## PROBLEM DETAILS:
Return everything in the listing below, verbatim, from the line that contains "What distance stands" down to the end of the listing.

----- ITEMS -----

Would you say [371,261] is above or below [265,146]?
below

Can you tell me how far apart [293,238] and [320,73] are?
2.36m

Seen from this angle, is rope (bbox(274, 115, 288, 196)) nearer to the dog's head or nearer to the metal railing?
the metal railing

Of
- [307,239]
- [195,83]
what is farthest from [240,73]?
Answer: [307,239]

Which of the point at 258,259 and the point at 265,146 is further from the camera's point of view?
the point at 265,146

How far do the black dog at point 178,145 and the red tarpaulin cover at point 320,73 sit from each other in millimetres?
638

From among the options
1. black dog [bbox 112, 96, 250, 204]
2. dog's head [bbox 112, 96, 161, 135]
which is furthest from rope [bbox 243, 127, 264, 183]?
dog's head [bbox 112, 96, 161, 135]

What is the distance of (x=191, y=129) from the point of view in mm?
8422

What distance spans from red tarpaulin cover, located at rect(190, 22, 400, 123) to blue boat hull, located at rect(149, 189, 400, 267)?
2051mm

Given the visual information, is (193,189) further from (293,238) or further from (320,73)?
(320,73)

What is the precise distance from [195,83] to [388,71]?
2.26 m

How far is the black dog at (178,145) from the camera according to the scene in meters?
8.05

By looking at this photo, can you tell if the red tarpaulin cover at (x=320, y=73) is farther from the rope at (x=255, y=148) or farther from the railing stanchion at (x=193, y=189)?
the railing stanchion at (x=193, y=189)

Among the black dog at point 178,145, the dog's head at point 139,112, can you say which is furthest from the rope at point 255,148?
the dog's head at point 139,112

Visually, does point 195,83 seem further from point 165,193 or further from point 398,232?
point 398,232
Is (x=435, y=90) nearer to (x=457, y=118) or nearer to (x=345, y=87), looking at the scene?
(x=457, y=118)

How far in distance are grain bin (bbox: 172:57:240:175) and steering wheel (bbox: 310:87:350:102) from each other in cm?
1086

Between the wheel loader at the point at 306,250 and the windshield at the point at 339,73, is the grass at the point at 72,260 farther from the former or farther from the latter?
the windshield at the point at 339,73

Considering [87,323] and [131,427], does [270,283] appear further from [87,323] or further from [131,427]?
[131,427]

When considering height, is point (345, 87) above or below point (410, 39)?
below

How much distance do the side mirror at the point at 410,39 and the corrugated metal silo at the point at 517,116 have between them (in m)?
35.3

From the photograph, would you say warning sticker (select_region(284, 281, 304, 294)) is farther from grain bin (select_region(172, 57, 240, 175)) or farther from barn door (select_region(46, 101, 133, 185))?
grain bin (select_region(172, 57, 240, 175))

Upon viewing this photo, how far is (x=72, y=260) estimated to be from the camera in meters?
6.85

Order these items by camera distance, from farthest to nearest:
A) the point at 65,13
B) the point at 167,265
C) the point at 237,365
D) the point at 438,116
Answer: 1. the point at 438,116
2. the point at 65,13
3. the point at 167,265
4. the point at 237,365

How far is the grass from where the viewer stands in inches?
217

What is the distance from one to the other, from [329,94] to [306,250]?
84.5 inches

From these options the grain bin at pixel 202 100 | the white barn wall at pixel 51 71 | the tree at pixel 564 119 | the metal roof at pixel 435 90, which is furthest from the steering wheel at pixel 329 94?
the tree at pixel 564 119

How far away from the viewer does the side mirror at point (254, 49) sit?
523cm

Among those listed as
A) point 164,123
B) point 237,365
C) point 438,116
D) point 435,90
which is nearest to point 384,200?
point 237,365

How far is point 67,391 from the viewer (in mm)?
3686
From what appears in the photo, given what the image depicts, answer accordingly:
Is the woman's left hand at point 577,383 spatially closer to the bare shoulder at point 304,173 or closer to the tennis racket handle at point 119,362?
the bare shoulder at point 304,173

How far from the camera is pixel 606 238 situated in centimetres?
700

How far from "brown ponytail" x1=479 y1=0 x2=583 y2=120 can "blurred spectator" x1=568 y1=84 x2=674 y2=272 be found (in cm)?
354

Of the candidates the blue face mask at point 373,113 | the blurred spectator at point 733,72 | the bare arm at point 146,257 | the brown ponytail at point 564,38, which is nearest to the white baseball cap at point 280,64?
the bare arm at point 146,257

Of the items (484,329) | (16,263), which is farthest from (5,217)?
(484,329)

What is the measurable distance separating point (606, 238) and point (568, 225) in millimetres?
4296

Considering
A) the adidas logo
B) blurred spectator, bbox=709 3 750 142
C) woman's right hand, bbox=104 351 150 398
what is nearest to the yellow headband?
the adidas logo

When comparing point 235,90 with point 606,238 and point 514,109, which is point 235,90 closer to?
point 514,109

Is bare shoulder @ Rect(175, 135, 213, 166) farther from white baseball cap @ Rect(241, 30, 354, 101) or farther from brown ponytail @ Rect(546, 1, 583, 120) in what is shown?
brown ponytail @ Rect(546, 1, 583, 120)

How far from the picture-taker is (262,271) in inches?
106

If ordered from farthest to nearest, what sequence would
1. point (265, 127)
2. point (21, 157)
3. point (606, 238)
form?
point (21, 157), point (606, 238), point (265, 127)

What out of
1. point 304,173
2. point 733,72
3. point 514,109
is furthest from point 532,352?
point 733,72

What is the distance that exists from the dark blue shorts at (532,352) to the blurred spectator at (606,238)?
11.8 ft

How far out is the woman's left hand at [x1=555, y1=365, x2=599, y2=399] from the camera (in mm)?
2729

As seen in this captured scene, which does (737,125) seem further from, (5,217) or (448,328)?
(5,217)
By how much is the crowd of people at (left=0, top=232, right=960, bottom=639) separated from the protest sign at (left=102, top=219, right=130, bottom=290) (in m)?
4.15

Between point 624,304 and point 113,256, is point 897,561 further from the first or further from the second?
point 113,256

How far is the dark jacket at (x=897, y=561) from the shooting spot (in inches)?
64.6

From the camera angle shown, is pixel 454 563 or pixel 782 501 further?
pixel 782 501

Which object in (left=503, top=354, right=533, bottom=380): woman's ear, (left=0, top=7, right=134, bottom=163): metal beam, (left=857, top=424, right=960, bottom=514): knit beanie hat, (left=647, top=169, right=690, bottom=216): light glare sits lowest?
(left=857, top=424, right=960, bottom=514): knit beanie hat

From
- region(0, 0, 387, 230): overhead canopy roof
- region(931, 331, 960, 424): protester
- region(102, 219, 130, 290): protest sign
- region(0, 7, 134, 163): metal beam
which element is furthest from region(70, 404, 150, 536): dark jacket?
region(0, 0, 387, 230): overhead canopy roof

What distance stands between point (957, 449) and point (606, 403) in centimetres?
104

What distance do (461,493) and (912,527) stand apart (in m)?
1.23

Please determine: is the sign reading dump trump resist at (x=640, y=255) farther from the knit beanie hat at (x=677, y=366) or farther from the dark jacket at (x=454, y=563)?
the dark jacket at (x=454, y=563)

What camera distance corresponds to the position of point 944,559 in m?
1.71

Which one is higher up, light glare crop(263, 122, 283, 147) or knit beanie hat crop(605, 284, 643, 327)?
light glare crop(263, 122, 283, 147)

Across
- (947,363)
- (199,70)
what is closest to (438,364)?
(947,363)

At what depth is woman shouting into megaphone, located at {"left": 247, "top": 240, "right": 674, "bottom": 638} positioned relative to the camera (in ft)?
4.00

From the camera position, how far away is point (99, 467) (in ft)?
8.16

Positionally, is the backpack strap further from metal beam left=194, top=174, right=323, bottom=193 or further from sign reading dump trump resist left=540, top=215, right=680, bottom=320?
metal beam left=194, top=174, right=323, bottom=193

-----

## CORRECT OUTPUT:
What distance stands between point (957, 449) and point (606, 403) in centimetres?
104

What distance do (461,493) and (912,527) stand apart (in m)?
1.23

Please determine: is the sign reading dump trump resist at (x=640, y=255) farther from the knit beanie hat at (x=677, y=366) or farther from the dark jacket at (x=454, y=563)?
the dark jacket at (x=454, y=563)

What camera distance corresponds to the position of point 944,559 in m?
1.71

Which one is higher up, light glare crop(263, 122, 283, 147) or knit beanie hat crop(605, 284, 643, 327)?
light glare crop(263, 122, 283, 147)

Across
- (947,363)
- (199,70)
what is closest to (438,364)?
(947,363)

At what depth is woman shouting into megaphone, located at {"left": 247, "top": 240, "right": 674, "bottom": 638} positioned relative to the camera (in ft)?
4.00

From the camera position, how far away is point (99, 467) (in ft)?
8.16

Positionally, is the backpack strap further from metal beam left=194, top=174, right=323, bottom=193 or further from sign reading dump trump resist left=540, top=215, right=680, bottom=320?
metal beam left=194, top=174, right=323, bottom=193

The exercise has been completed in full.